The Sonoma County Board of Supervisors is today engaged in a daylong housing workshop as part of its Tuesday meeting. The upshot: Lots of input from housing stakeholders around the county and the region about how to deal with a housing crisis that pre-dated the October fires and just got a lot more severe, given the loss of some 5,000 homes to the flames. There’s lots of talk about resiliency and building 30,000 new homes, and pushing the wine and hospitality industry to provide more worker housing.
That’s the open session part of the meeting. The closed session itinerary jumped out from the supers’ agenda, as the board planned to huddle with lawyers in a conference this afternoon to discuss the ongoing federal civil lawsuit against the county and one of its sheriff’s deputies that was brought about by the 2013 death of Andy Lopez. That didn’t happen.

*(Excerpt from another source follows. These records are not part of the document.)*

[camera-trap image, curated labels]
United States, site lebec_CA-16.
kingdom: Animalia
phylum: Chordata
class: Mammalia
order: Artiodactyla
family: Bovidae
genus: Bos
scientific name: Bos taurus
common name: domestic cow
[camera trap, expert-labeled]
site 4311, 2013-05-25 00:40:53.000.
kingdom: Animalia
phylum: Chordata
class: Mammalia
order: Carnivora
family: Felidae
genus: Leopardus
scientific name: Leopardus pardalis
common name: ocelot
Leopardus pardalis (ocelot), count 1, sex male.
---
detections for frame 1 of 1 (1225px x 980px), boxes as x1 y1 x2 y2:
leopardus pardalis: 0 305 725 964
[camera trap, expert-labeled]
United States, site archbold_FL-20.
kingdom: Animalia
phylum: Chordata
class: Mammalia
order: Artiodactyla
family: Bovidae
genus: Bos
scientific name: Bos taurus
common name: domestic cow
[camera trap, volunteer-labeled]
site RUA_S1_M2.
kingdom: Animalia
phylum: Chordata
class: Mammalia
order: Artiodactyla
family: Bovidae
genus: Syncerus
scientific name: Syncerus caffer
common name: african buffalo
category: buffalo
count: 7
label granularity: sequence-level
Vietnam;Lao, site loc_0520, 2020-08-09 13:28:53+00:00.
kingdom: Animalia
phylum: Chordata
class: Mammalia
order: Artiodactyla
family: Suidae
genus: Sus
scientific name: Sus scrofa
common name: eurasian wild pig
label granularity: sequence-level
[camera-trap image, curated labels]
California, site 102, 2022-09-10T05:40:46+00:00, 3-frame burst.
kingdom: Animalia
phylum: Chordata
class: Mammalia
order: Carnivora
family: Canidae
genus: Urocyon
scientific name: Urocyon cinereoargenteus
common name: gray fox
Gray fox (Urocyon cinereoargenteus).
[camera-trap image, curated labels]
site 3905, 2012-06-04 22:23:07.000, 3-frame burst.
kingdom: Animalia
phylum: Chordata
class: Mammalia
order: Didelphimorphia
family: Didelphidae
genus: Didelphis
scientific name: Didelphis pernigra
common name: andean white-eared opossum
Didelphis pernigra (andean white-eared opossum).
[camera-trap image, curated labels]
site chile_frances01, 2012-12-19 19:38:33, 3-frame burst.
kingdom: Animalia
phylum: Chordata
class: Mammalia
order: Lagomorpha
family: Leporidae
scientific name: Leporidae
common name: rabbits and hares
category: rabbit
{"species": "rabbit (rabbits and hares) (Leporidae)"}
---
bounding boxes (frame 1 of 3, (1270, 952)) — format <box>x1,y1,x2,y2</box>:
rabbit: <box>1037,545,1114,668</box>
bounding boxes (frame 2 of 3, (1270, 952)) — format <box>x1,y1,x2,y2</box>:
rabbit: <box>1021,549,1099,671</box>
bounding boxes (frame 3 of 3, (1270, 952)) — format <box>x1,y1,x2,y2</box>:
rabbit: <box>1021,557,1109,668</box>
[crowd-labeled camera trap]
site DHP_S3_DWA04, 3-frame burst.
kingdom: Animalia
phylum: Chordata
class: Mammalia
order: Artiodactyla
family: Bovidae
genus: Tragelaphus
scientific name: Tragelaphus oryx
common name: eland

Despite appearing as an agenda item on the supers’ schedule today, the closed session meeting was abruptly canceled, with apologies offered by Supervisor James Gore to people who’d shown up to provide public comments. In attendance Tuesday were numerous police accountability activists, including Frank Saiz. The speakers noted that the millions of dollars spent by the county could have been better spent dealing with a housing crisis that pre-dated both the October fires and Lopez’ death.
The supers will meet with the lawyers to talk about the Lopez case next week, says Gore.
The news insofar as the lawsuit is concerned is that that the county has lost all of its legal battles to date in federal court. County-paid attorneys tried to argue that the shooting of Lopez was justified—and tried to get the case thrown out of the U.S. District Court in Oakland based on that assertion. They lost. The case then headed to Pasadena and the United States Court of Appeals for the Ninth Circuit, where a three-judge panel ruled that there were disputed facts at issue in the shooting best left to a jury to sort out—which sent the case back to the District Court for trial.
Then, the county did not prevail in an attempt to appeal that 2-1 decision in late December when the Ninth shot down a request to have an “en banc” re-hearing of the case, before 11 judges instead of three. Now the county is faced with three choices: Appeal to the Supreme Court, take its chances before a jury, or settle the case and pay off the Lopez family for their loss. The clear and impassioned dictate from public speakers today was option three. It remains to be seen which option the supers prefer.